Document extract:
**********

In the Jaws of the Lion

In 1991, Nancy Pelosi, now speaker of the House and second in line of succession for the U.S. presidency, stood in Tiananmen Square with a banner praising dissidents killed in pro-democracy protests two years earlier. The Democrat, then a representative, made a point by making known her stance on the universality of human rights.

Taiwan has claimed sovereignty over its territory since 1949 when Mao Zedong founded the People’s Republic of China, and when Nationalists led by Chiang Kai-shek took refuge there. The United States gave diplomatic recognition to the People’s Republic of China much later, in 1979, when its embassy was moved from Taipei to Beijing. Since then, relations with Taiwan have been indirect and, if you will, atypical. And to be sure, the political status of the “Republic of China” remains uncertain.

In this critical episode of the trip to Taiwan announced by the speaker of the House of Representatives and her entourage, the opposing sides have made their motivations clear. Pelosi wishes only to show the support of the U.S. Congress for democracy in Taiwan. Beijing has responded with firm, unequivocal opposition, but it should be noted that China’s capital has routinely sought to object to Washington’s relations with Taipei.

**********

Material provided:
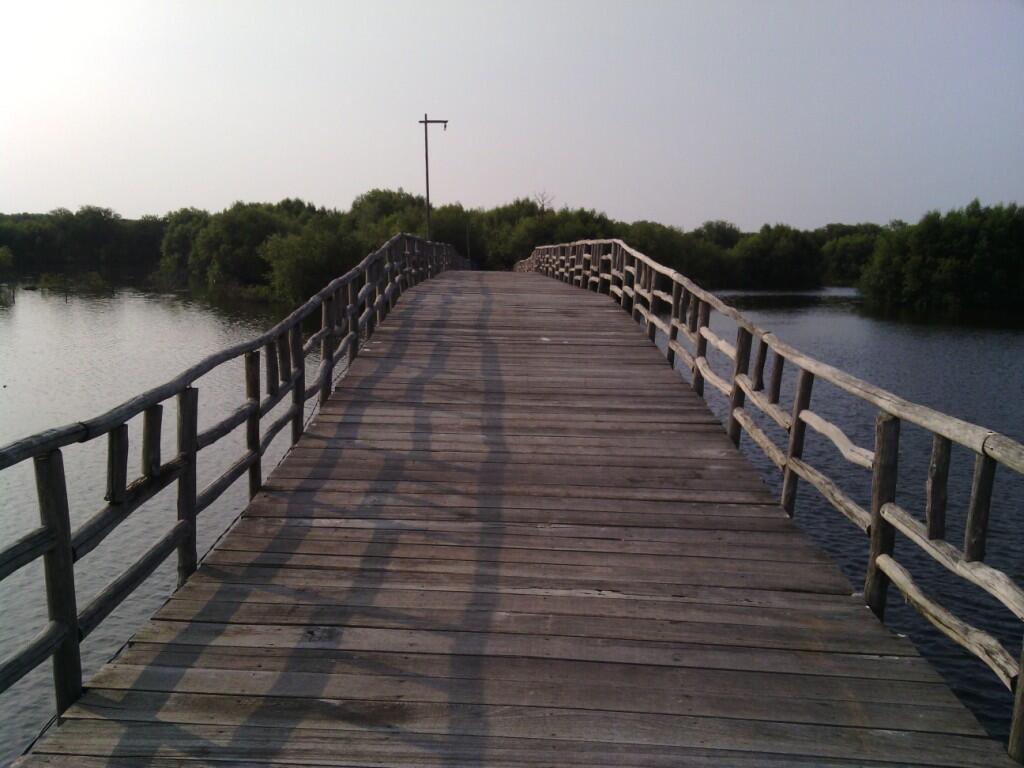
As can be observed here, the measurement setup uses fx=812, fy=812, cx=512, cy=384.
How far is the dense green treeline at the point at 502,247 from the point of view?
205 ft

**********

Description of the task:
Answer these questions from the text on Pelosi and Taiwan:
(a) In what year did Pelosi stand in Tiananmen Square with a banner?
(b) When did the United States give diplomatic recognition to the People's Republic of China, and where was its embassy moved?
(c) What does Pelosi wish to show with the trip?

Written solution:
(a) 1991.
(b) In 1979; the embassy was moved from Taipei to Beijing.
(c) The support of the U.S. Congress for democracy in Taiwan.